In the adjusted model, CTX (HR = 0.82; 95% CI, 0.76-0.96) and osteocalcin (HR = 0.75; 95% CI, 0.62-0.9) were predictors of cancer at 3 years of follow-up independent of other bone measures and cancer risk factors, the researchers reported.
In a large cohort of postmenopausal women, low levels of bone turnover markers predicted increased cancer risk independent of bone mineral density and other known cancer risk factors.
In analyses stratified by site-specific cancers, researchers found that lower levels of CTX and osteocalcin were associated with increased risk for all types of cancer.

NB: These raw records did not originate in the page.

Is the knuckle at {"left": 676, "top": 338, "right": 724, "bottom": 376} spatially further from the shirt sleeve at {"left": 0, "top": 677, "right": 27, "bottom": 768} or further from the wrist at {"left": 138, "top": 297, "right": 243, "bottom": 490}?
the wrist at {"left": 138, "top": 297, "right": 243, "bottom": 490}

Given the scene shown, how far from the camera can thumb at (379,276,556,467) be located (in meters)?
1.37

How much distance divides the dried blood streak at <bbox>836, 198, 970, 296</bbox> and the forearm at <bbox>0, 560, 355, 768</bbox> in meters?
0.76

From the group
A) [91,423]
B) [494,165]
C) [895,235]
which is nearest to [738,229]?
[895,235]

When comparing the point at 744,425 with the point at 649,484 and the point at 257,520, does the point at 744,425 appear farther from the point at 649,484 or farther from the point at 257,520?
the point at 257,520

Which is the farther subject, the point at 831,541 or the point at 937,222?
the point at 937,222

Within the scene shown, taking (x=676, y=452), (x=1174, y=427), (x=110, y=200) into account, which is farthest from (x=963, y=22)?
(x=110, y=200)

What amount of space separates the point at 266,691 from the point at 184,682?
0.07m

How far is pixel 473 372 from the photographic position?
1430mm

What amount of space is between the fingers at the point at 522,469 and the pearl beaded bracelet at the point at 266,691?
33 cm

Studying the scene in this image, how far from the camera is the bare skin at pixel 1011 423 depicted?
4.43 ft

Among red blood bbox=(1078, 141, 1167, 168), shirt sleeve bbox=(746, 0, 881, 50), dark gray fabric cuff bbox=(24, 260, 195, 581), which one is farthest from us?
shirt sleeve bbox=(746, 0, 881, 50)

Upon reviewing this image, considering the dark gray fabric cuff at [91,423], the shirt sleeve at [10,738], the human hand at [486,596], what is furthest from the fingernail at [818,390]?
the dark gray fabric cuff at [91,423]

“How bone turnover is associated with cancer risk requires further investigation, but several potential mechanisms are worthy of consideration,” the researchers wrote. “A minimal remodeling is necessary to repair old and damaged cells, release growth factors and maintain tissue integrity. We have previously shown that a balanced turnover of both bone and soft tissue is associated with a decreased risk of mortality. Women in the lowest and highest quintile of CTX and osteocalcin had a two times increased risk of mortality compared to women in the middle quintile, highlighting the importance of a healthy [extracellular matrix] balance.”
The researchers noted that in light of the findings, it is possible that a decrease in bone turnover is a sign of a decline in tissue regenerative potential and a “mirror of general health.” – by Regina Schaffer
Disclosures: Two of the study authors report they are employees of ProScion. Please see the study for all other authors’ relevant financial disclosures.